EXERCICES =>
1. Selon le texte sur l'économie de la conservation numérique, quels organismes ont lancé le Blue Ribbon Task Force on Sustainable Digital Preservation and Access ?
2. Indiquez si chaque affirmation concorde avec le texte sur l'économie de la conservation numérique, en répondant par oui ou non et en citant les mots décisifs du texte.
(a) Le rapport porte surtout sur la technologie.
(b) L'auteur regrette le manque de données empiriques dans le rapport.
(c) La demande pour une conservation numérique est une demande directe.
3. Recopiez le passage du texte sur l'économie de la conservation numérique qui va de « Le rapport n'aborde » jusqu'à « et donc précieuses. ».

TEXTE =>
------------------------------
Économie de la conservation numérique
Par Jean-Michel Salaun le jeudi 29 avril 2010, 02:13 - Éco - Lien permanent
Le Blue Ribbon Task Force on Sustainable Digital Preservation and Access (que l'on peut traduire par le groupe de travail sur les politiques publiques de conservation et d'accès numérique), lancé il y a deux et demi par la NSF et la fondation Mellon (en collaboration avec la Bibliothèque du Congrès, JISC, le CLIR et les Archives nationales US) vient de publier son rapport final :
Blue Ribbon Task Force Final Report, Sustainable Economics for a Digital Planet: Ensuring Long-Term Access to Digital Information, February 2010. ici Le site propose aussi une bibliographie sur le sujet.
Le rapport n'aborde pas la technologie, mais les politiques et surtout pour le thème de ce blogue l'économie du processus. Il s'agit plus d'une étude théorique, un cadre de réflexion, que d'une analyse de terrain et on peut regretter l'absence de données empiriques qui auraient donné du corps et du poids aux arguments. Néanmoins les réflexions de cette nature sont rares et donc précieuses.
Pour ce billet, j'ai retenu les quatre caractéristiques économiques de la conservation numérique (en italique, ce sont des citations du rapport, Ch2 p.24-30 trad JMS) :
1. La demande pour une conservation numérique est une demande dérivée
Autrement dit, la demande n'est pas directe, on ne conserve pas pour conserver, mais pour donner accès à l'avenir à des informations numériques. Cette caractéristique n'est pas très originale, ni propre au numérique. C'est le cas de nombreux biens et services en économie, en réalité toutes les matières premières ou encore les biens intermédiaires. Mais elle a des conséquences, notamment que le marché n'est pas toujours capable de réguler cette activité :
Parce que la conservation est une demande dérivée, la décision de conserver viendra en définitive de la valeur perçue associée au matériel numérique dans le temps.
------------------------------
ENREGISTREMENTS =>
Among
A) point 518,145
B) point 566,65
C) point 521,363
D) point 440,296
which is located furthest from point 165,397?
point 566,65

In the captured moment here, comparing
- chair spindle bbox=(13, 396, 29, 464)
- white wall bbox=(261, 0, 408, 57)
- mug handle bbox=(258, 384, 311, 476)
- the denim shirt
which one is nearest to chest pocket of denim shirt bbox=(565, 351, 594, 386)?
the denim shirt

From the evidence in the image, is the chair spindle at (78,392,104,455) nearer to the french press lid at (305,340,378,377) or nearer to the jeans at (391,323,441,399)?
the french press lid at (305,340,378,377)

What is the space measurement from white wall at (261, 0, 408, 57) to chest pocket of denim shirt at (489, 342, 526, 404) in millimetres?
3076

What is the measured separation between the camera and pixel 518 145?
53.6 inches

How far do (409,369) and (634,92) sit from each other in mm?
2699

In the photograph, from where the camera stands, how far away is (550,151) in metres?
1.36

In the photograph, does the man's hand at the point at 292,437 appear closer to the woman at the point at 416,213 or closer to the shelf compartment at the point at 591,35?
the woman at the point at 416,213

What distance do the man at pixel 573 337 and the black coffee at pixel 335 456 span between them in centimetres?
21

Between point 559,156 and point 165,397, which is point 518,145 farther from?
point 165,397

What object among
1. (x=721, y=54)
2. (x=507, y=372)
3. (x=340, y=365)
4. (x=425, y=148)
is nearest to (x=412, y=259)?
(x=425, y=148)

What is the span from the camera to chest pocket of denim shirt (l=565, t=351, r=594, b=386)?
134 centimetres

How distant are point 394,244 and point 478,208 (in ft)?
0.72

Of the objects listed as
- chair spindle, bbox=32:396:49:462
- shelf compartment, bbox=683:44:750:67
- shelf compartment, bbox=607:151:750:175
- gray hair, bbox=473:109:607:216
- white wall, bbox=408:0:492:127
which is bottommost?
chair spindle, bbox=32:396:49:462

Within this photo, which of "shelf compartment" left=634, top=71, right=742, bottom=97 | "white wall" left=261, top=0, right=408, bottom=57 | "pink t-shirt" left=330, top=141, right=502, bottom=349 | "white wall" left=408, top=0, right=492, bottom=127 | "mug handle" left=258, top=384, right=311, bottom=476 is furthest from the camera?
------------------------------
CORRIGÉS =>
1. La NSF et la fondation Mellon.

2.
(a) Non : « Le rapport n'aborde pas la technologie ».
(b) Oui : « on peut regretter l'absence de données empiriques ».
(c) Non : « la demande n'est pas directe ».

3.
Le rapport n'aborde pas la technologie, mais les politiques et surtout pour le thème de ce blogue l'économie du processus. Il s'agit plus d'une étude théorique, un cadre de réflexion, que d'une analyse de terrain et on peut regretter l'absence de données empiriques qui auraient donné du corps et du poids aux arguments. Néanmoins les réflexions de cette nature sont rares et donc précieuses.